Dusty shock waves generate planet ingredients

Using NASA’s Spitzer Space Telescope, astronomers have shown that shock waves around dusty young stars could be generating the raw materials needed for planet formation.

Astronomers detected tiny crystals, similar in make-up to quartz, around young stars just beginning to form planets. The cristobalite and tridymite crystals are already known to reside in comets, volcanic lava flows on Earth, and in some meteorites collected on Earth. They are thought to form in short-lived heating events followed by rapid cooling, conditions that are generated in shock waves.

Shock waves formed by colliding gas and dust in young planet-forming discs may force the creation of raw materials needed for planet growth. Image: ESO.
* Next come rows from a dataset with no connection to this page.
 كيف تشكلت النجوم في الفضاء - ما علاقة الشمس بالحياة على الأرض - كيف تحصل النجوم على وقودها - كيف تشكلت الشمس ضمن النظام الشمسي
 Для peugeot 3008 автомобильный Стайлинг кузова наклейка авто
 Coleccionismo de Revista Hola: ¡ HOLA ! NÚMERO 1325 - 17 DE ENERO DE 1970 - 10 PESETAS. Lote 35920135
It is well known that planets are born out of swirling discs of dust and gas that surround young stars, building up from tiny grains into progressively larger planetisimals and eventually fully fledged planets in just a few millions of years. Forrest and colleagues used Spitzer to examine five young planet-forming discs around stars 400 light years away, and detected the high-temperature forms of silica, that is, cristobalite and tridymite, in planet forming discs for the first time. Silica is made of only silicon and oxygen and is the main ingredient in glass.
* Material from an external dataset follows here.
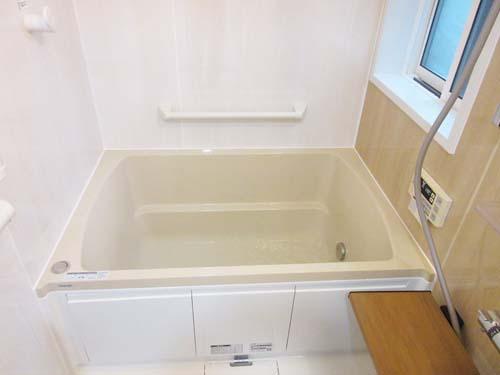 45cm増築 浴室リフォーム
"Cristobalite and tridymite are essentially high-temperature forms of quartz," says Ben Sargent, one of the co-authors of the paper that describes the results that will appear in a future edition of the Astrophysical Journal. "If you heat quartz crystals, you'll get these compounds."

But these specific crystals require temperatures as high as 1,220 Kelvin to form, and the young planet-forming discs are only about 100 to 1,000 Kelvin, presenting something of a paradox. Since the crystals require a heating event that is followed by rapid cooling for their genesis, astronomers theorised that shock waves could be the culprit, creating violent, high speed collisions between the clouds of gas swirling around a young planetary disc and elevating the temperatures there.

"By studying these other star systems, we can learn about the very beginnings of our own planets 4.6 billion years ago," says William Forrest of the University of Rochester, New York.
"Spitzer has given us a better idea of how the raw materials of planets are produced very early on."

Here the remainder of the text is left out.